Once again, it’s October 31, a day when we Lutherans reflect on our glorious history. It was on this date in 1517 that Martin Luther nailed the pope to the door of the Castle Church in Wittenberg and then went begging door to door for candy to give his children after his family had enjoyed a dinner of slow-roasted savory papal bull of excommunication.
As we all know, this took place during the “Babylonian captivity” of the papacy, when Vatican City was moved brick by brick from Rome to Avignon by the Babylonians using forced European peasant labor. This understandably angered the poor Germans, who were not in an economic situation to buy “indulgences” to get out of the heavy lifting. The arduous journey took its toll and many fell by the wayside, crushed under ancient relics, statues of Mary, Sistine Chapels, PopeMobiles, and JohnTetzels.
Fortunately, Luther prevailed and by 1580, he and the other reformers (whose names aren’t important) were able to eat a Thanksgiving meal of barbecued papal bull of celebration in Concordia, MO.

**MATERIAL PROVIDED**:
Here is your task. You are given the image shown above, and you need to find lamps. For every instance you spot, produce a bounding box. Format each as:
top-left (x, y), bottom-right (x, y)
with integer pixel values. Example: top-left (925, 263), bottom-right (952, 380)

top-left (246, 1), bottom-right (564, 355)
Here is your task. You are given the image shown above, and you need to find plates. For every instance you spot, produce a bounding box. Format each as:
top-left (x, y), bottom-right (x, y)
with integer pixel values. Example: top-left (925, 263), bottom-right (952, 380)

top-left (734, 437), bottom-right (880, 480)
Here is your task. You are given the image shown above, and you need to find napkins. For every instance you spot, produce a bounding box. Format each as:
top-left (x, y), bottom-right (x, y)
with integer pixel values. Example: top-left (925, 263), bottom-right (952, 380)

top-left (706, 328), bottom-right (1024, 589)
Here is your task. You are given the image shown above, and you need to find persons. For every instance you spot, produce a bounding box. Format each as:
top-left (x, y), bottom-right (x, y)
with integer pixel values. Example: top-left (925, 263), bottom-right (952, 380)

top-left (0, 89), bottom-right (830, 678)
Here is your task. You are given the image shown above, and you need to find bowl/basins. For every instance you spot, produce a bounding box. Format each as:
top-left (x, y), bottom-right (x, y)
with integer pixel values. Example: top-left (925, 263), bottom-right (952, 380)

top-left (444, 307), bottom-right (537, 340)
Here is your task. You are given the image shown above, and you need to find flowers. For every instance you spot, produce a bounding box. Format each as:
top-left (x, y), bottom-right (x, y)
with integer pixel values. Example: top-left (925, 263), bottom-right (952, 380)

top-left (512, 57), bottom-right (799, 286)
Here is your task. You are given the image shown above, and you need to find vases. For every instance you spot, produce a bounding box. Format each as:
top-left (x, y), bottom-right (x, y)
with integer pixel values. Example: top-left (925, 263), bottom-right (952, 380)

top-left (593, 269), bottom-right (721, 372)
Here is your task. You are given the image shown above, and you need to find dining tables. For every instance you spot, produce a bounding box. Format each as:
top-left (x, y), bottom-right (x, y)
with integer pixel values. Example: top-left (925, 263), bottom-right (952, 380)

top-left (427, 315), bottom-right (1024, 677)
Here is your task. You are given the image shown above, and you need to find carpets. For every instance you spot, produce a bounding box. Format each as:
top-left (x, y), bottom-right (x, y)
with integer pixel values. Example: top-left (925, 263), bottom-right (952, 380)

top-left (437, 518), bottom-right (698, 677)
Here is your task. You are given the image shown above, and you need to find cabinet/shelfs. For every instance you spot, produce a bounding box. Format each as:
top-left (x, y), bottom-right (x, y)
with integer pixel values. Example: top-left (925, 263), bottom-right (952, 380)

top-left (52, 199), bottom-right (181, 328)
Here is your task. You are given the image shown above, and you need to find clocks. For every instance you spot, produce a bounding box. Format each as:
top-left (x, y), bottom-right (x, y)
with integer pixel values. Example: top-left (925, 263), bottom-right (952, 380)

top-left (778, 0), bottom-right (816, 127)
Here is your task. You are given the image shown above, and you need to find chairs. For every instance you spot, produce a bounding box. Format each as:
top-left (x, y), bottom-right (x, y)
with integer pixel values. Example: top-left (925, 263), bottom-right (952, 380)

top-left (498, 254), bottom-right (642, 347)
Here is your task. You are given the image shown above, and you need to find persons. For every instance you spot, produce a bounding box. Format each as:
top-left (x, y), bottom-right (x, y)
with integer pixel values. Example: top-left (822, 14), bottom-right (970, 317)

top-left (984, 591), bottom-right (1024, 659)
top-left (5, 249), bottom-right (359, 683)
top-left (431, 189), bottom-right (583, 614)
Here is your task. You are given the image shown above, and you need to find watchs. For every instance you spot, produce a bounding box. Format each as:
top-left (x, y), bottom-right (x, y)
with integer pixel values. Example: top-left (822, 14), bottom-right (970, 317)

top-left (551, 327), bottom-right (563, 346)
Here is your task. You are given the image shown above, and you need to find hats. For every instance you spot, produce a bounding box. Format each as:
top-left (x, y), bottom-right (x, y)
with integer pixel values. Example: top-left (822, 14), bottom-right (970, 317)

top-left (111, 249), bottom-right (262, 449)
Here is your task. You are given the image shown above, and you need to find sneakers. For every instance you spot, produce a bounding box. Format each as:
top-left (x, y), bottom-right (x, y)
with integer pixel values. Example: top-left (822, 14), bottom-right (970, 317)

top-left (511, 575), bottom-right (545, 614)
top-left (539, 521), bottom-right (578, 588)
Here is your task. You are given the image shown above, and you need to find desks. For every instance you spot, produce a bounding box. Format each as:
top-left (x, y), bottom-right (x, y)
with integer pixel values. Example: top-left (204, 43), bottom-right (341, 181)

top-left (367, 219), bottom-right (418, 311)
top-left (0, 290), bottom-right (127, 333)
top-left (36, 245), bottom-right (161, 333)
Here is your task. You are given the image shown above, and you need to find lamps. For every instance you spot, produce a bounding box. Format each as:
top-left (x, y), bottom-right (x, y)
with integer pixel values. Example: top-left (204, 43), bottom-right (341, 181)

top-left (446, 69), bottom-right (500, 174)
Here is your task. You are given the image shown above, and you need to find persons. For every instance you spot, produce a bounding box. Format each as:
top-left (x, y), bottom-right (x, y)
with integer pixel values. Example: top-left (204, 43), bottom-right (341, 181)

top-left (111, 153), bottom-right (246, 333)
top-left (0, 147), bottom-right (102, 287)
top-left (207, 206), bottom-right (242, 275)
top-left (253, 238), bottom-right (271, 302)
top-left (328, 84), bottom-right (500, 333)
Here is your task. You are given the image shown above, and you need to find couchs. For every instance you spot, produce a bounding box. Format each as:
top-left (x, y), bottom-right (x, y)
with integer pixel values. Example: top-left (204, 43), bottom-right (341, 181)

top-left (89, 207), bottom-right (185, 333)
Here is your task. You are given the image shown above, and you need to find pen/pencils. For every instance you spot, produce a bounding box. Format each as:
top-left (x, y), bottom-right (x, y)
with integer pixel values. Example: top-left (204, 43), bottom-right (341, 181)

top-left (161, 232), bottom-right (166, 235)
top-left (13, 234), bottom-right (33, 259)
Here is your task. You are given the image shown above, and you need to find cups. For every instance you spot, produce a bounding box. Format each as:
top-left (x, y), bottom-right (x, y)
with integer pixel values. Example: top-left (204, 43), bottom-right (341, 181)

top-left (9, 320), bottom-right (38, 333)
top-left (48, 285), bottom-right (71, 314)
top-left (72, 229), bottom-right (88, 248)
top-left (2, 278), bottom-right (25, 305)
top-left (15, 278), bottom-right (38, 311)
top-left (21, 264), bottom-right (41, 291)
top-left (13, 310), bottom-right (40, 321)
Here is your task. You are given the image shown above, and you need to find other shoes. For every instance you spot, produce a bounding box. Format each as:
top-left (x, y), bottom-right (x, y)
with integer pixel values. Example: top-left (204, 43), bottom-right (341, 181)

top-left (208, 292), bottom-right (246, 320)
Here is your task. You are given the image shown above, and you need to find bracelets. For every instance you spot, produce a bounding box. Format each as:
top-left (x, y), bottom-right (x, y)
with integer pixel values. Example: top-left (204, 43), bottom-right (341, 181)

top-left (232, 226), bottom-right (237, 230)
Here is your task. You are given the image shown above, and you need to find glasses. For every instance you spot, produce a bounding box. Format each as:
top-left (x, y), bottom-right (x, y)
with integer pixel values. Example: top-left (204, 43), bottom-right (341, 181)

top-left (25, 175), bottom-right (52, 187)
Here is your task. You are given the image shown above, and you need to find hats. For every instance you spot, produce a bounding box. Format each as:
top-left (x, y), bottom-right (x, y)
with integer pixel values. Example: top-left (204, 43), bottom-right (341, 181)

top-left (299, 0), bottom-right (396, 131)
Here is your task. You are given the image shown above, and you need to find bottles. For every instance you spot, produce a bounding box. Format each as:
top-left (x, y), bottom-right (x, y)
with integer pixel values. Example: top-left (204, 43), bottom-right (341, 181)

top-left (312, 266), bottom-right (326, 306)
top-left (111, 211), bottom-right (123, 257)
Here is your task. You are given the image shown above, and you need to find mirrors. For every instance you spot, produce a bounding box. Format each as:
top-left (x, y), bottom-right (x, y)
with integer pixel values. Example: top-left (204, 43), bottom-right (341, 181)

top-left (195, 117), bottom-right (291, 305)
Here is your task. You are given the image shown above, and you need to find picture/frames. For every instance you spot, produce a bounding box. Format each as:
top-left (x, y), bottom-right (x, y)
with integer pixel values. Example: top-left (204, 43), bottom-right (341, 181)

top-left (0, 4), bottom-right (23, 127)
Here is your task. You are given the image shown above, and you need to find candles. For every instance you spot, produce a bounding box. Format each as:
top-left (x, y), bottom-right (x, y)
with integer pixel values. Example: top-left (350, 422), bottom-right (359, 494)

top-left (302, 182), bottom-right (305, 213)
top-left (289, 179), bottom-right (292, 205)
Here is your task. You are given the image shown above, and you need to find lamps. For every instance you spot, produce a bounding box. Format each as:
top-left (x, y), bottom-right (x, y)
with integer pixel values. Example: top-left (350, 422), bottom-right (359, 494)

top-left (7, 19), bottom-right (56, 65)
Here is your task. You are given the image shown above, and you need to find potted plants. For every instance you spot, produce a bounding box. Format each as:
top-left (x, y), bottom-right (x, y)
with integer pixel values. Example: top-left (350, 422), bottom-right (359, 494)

**REQUIREMENT 1**:
Answer these from the Reformation Day piece:
(a) In what year does it say Luther nailed the pope to the Castle Church door?
(b) From which city to which city was Vatican City moved?
(c) Where was the Thanksgiving meal of barbecued papal bull eaten?
**REQUIREMENT 2**:
Please write out everything in the Reformation Day piece from "Once again, it’s" down to "PopeMobiles, and JohnTetzels.".
**REQUIREMENT 3**:
Extend the Reformation Day piece past its final sentence in the same tone and style.
The listing comes from a source other than the Reformation Day piece.

**RESPONSE AREA 1**:
(a) 1517
(b) From Rome to Avignon
(c) Concordia, MO

**RESPONSE AREA 2**:
Once again, it’s October 31, a day when we Lutherans reflect on our glorious history. It was on this date in 1517 that Martin Luther nailed the pope to the door of the Castle Church in Wittenberg and then went begging door to door for candy to give his children after his family had enjoyed a dinner of slow-roasted savory papal bull of excommunication.
As we all know, this took place during the “Babylonian captivity” of the papacy, when Vatican City was moved brick by brick from Rome to Avignon by the Babylonians using forced European peasant labor. This understandably angered the poor Germans, who were not in an economic situation to buy “indulgences” to get out of the heavy lifting. The arduous journey took its toll and many fell by the wayside, crushed under ancient relics, statues of Mary, Sistine Chapels, PopeMobiles, and JohnTetzels.

**RESPONSE AREA 3**:
History’s all fine and good, you say, but what does this mean for us in 2008? Well friend, we now have the Freedom of the Gospel. How wonderful! About this time every year, we have the freedom to hear the Roman Catholic church bashed from our pulpits during our “special” Reformation worship services, where we show we’re free to treat the Divine Liturgy like a tower of Legos: we can knock it down, take it apart, and rebuild it however the mood strikes us and still consider ourselves “liturgical” and “confessional” “Lutherans”. We can have an Invocation, Kyrie, general Confession and Absolution (or the popular non-confession and limp “assurance”), Prayer (Hey, the Gloria takes too much time), Lessons, Hymn, Sermon, Offering, (everyone knows the Creeds and more time was needed for the Sermon-it’s a pulpit-poundin’ festival service), Hymn, Prayer, Benediction.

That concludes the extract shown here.